To escape, Icarus's father fashioned two pairs of wings, made of feathers and wax. They were imprisoned in a tower with no doors at the base, just a window at the top; this was a fine plan.

He had been purging England like a cancer, a cancer in the body of the most holy Church!

So why, he wanted to howl at God, why was he being punished for that?!

Icarus was warned not to fly too low, for the moisture of the sea would undo his feathered constructs, nor too high, for the sun's rays would melt them from his back. But he was an impetuous and arrogant youth; he did not heed his father's wisdom.

His future had seemed so great.

An Archbishop, his heart cried, an Archbishop!

The bastard son, reviled and spat upon by humanity, now one of their greatest leaders!

But it was not to be.

Although at first the flight was frightening and strange, being as Icarus had never had the use of wings before, and both the sea below and the sky above seemed like gaping maws about to swallow him whole, it soon began to be almost pleasant. Disaster had not occurred, no matter what tentative maneuver he had cared to try. He grew bolder.

An army, an army, a Reconquista, the Ninth Crusade!

Pride brimmed in his heart. He was the leader of the Ninth Crusade, and his name would be shouted by screaming masses for centuries to come.

But pride is a sin.

And he thought not of the tone of the screaming crowds.

He began to swerve and dip, although his father implored him to focus and fly with all speed. Icarus was flighted! Soaring where only birds and gods had gone before, he was immortal, invincible! None could touch him, no hand could scratch him. None, except that of hubris.

And then the monster had been unleashed.

Horror, his mind cried out, abomination!

Dracula, the No-Life-King, this thing that should not be, the dragon that dashed his dreams to dust.

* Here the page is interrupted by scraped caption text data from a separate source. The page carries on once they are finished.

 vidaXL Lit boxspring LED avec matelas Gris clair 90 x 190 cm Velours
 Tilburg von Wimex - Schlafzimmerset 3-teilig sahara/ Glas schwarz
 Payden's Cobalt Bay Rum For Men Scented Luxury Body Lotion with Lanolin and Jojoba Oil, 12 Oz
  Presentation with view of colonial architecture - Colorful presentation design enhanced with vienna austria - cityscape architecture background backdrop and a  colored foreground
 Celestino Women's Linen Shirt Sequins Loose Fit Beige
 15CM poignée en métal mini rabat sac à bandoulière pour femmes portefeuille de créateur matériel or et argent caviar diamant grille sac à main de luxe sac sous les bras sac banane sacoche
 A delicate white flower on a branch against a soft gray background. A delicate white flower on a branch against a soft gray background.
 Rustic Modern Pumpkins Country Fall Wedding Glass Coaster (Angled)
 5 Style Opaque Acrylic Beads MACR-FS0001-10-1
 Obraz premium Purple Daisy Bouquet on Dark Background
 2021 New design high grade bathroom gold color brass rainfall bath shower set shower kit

At least, fearing no danger, Icarus soared high in the sky, looking down at all the pitiful peasants who had not his power. Immortal, invincible! His mind cried to the heavens and the earth. Powerful, almighty! But a sudden heat upon his back checked his exultant heart.

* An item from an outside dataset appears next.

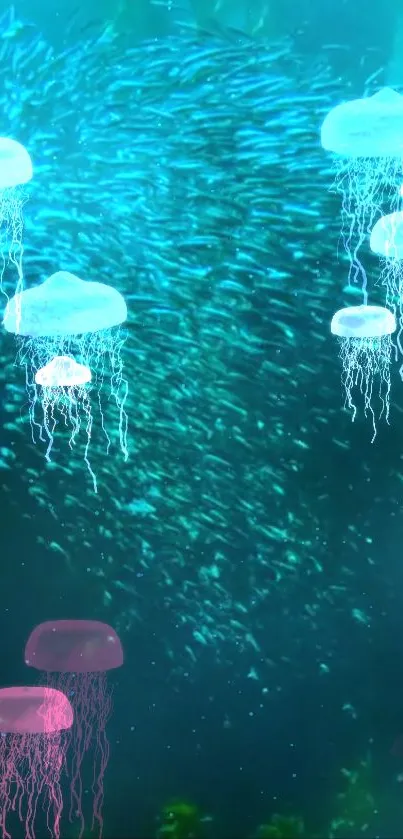 Jellyfish glide through a serene teal ocean.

The blades in his gut hurt far less than the one in his heart.

Even Anderson, his teacher, his father-figure, his loyal soldier, had dismissed him as unworthy.

Tears watered in his eyes, but he had not even the strength to cry.

Flying too close to the sun, Icarus's wings had melted. Wax flecked the sky, and to his horror, he felt himself falling down, down, down. His father, although perhaps wisest among living men, could not save his son from himself and his hubris, and Icarus fell and drowned in the ocean that now bears his name.

With one last cough and blood-flecked splutter, the Archbishop Enrico Maxwell yielded up his life.


Prompt: 1000 paper cranes.

They flecked the sky like insects, like bugs, like the biblical plague of locusts that they were.

Confident in their own holiness, confident in the unholy inferiority of their opponents, they rained death upon London.

Until he awoke.

The sky, dark with helicopters and infrequent white splotches of the uniformed crusaders, flashes of fire coming from above and below, was rent with red, the red of blood, the glowing crimson and black of the vampire's unholy shadows.

Like drones without a queen, the perfectly ordered rows soon became chaos, wheeling and crashing into each other in the sky as red, fiery flowers bloomed on the blackened canvas of the night.

Like fragile paper cranes destroyed by a spoiled child, they broke, bent, tore, and were slashed, ripped, rent, smashed.

The "child" below; Dracula, the No-Life King, vampire among all vampires.

His glowing crimson eyes bored holes in the night as he sent his own drones to do his will, still and unmoving as a marble statue.

Screams and bodies rained down from the sky, but still he stood, unmoving.

And a thousand paper cranes burned in the night.